O Sobrenatural de Almeida
Pedro Azevedo
O genial crónista brasileiro Nelson Rodrigues, fanático adepto do Fluminense, associava as derrotas do seu time à existência do sobrenatural. Dando "corpo" a esse sentimento, criou o personagem do Sobrenatural de Almeida, um fantasma, o responsável por todo o sofrimento do povo tricolor. Já depois da sua morte (Nelson Rodrigues faleceu em 1980), o Flu esteve 9 anos sem ganhar nada e a memória colectiva dos seus adeptos não esqueceu o Sobrenatural de Almeida. Até que, finalmente, o Flu venceu o campeonato carioca de 1995, batendo o Flamengo por 3-2 numa final disputada no Maracanã, nome pelo qual se tornou conhecido o Estádio Mário Filho, baptizado assim em memória do jornalista com o mesmo nome e irmão de... Nelson Rodrigues. O engraçado é que o título do "Pó de arroz", alcunha dada ao Fluminense em virtude de ter sido uma das primeiras equipas brasileiras a jogar com atletas negros - em tempos em que um condenável racismo era mais evidente e menos súbtil do que é hoje, os adversários, jocosamente (verdade ou não), garantiam que Carlos Alberto, jogador mulato, se maquilhava no balneário para não contrastar com os demais - , foi conseguido através de um golo de Renato Gaúcho (a 4 minutos do fim) marcado com a barriga. Místicos como poucos e com grande criatividade, logo os adeptos brasileiros do Fluminense atribuiram ao divino umbigo de Renato o desaparecimento do Sobrenatural de Almeida.

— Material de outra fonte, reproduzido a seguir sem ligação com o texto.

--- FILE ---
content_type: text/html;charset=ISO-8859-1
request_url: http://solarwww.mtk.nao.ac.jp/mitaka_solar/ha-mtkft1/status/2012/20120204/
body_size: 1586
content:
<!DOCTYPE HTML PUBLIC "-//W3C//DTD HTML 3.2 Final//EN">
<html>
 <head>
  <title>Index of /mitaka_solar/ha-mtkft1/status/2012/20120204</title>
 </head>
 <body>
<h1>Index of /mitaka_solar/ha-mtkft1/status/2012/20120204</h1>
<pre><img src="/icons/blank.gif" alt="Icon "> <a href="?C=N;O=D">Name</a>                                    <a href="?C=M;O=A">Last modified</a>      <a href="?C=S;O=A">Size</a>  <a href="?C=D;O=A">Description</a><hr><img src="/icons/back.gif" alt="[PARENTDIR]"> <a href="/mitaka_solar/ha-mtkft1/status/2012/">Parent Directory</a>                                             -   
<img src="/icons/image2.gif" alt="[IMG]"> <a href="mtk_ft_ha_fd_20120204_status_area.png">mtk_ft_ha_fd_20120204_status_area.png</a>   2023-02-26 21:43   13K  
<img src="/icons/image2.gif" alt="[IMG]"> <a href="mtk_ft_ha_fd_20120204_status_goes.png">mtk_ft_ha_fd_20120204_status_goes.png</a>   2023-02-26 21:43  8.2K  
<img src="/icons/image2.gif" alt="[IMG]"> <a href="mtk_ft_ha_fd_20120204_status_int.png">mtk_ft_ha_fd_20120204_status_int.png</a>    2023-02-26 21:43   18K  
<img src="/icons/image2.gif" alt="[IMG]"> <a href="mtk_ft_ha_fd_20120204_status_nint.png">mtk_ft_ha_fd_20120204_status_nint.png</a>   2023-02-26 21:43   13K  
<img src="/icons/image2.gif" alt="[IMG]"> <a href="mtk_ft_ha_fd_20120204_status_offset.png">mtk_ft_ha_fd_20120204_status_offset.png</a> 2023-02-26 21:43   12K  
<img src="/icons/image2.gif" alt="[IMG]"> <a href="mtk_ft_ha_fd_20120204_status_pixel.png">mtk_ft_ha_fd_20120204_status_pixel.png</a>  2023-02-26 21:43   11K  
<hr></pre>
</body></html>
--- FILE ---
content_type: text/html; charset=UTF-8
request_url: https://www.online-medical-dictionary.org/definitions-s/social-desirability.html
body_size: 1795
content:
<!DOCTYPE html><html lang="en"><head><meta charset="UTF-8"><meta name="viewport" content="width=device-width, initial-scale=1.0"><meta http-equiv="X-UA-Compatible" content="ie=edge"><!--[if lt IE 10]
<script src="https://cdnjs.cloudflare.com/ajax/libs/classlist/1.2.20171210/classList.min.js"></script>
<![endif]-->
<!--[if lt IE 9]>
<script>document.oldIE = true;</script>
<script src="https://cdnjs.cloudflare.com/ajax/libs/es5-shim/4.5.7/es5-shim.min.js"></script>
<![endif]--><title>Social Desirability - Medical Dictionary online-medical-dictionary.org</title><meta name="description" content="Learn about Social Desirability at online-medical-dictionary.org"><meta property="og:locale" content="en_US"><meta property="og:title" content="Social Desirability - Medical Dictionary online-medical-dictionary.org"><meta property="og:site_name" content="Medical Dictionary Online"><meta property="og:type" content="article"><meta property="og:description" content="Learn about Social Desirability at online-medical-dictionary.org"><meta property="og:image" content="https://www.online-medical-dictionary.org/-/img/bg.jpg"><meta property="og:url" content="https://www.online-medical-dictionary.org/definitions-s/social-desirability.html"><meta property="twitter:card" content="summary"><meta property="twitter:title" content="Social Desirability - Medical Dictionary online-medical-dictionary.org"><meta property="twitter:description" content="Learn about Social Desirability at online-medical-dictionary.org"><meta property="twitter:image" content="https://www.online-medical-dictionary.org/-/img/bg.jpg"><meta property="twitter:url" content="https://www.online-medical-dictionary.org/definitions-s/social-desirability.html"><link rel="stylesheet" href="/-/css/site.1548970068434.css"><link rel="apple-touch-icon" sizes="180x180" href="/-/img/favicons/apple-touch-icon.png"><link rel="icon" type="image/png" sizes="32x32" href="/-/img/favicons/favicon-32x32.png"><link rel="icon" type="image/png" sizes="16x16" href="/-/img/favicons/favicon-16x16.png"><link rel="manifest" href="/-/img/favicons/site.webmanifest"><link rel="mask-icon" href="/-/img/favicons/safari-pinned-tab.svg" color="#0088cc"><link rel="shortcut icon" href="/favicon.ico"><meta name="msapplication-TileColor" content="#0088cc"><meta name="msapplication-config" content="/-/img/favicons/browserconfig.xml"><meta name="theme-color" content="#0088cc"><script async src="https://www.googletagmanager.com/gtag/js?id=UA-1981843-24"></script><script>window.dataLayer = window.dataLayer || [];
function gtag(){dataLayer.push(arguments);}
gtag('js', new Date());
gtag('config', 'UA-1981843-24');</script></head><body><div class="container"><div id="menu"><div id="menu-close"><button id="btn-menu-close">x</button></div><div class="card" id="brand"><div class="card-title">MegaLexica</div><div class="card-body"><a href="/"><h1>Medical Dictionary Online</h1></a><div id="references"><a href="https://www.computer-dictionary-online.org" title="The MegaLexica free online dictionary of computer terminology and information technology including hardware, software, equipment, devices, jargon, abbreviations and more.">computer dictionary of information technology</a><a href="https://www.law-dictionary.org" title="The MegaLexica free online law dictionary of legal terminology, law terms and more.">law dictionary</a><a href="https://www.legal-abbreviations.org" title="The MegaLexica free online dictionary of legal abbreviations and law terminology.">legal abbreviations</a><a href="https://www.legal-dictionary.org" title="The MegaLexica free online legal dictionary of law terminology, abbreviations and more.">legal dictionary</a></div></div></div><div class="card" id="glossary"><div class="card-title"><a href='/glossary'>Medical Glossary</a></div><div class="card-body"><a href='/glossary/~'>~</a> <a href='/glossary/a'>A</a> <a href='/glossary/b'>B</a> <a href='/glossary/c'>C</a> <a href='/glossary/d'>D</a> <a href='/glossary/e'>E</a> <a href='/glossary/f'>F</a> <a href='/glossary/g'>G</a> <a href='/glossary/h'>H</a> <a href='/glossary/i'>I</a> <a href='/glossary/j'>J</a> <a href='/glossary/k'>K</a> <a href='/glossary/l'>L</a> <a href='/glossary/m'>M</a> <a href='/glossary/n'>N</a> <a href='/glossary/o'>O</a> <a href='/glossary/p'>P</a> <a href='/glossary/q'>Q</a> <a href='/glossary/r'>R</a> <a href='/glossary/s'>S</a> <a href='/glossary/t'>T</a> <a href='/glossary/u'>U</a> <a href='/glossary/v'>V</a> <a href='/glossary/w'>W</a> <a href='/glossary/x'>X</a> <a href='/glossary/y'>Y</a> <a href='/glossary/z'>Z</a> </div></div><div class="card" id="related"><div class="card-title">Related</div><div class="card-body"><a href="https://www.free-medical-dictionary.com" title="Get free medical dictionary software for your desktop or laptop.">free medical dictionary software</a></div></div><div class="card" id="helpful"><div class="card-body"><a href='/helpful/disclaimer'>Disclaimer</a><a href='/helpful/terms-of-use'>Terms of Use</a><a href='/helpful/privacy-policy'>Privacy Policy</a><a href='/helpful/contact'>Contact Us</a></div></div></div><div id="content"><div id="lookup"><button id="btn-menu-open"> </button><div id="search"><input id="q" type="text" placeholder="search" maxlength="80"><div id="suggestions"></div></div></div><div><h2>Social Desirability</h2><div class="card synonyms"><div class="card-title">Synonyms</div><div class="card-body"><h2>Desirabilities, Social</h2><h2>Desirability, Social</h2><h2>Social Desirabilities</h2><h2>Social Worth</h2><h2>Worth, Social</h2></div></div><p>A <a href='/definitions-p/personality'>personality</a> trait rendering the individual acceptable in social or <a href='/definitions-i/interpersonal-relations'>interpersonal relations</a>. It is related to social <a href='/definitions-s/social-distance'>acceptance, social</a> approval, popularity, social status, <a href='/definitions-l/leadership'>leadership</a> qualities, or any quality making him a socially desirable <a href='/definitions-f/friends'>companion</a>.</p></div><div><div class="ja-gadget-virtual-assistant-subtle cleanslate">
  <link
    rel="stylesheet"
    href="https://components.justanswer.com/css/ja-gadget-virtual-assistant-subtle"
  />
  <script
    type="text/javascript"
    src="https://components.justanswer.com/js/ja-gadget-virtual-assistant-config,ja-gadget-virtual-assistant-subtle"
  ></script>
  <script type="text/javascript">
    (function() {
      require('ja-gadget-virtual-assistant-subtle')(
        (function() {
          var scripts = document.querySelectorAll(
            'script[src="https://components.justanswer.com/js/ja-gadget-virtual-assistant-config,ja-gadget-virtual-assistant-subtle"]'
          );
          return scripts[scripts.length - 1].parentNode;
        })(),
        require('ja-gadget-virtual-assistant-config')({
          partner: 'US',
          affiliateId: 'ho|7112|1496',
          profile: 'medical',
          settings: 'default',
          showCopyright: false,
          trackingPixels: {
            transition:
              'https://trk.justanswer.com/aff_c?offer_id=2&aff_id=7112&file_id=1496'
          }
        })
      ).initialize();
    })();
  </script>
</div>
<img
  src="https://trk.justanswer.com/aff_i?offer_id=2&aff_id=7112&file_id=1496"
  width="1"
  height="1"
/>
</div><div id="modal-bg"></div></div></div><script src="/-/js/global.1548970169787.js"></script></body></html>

Olhando para o Sporting, também dá vontade de erradicar o Sobrenatural de Almeida, aquele que carregou Ricardo dentro da pequena área, marcou com a mão pelo Paços, ou levantou a bola dos pés de Bryan Ruiz. Ainda tive esperança que tudo se resolvesse com a chegada de Teo Gutierrez, "o divino umbigo" do Sporting. A ele vi marcar com a bunda, anca, canela, ombro e até partes íntimas e protuberantes, para além de também com o umbigo, claro está. Mas nem a sua forma pouco convencional de fazer abanar as redes foi capaz de desfazer a assombração do Sobrenatural de Almeida. Pensando bem, o nosso fantasma não sei se será Almeida: ele é bem capaz de ter um ou dois primos a actuar(em) em Portugal, igualmente Sobrenatural pela parte da mãe, mas com outros apelidos por parte dos pais, cobrindo assim o país de Norte a Sul. Com uma ajudinha aqui e ali (macumba) vinda das nossas áfricas, que esta coisa de fazer passar a bola por cima da barra sem guarda-redes na baliza não lembra nem a um fantasma.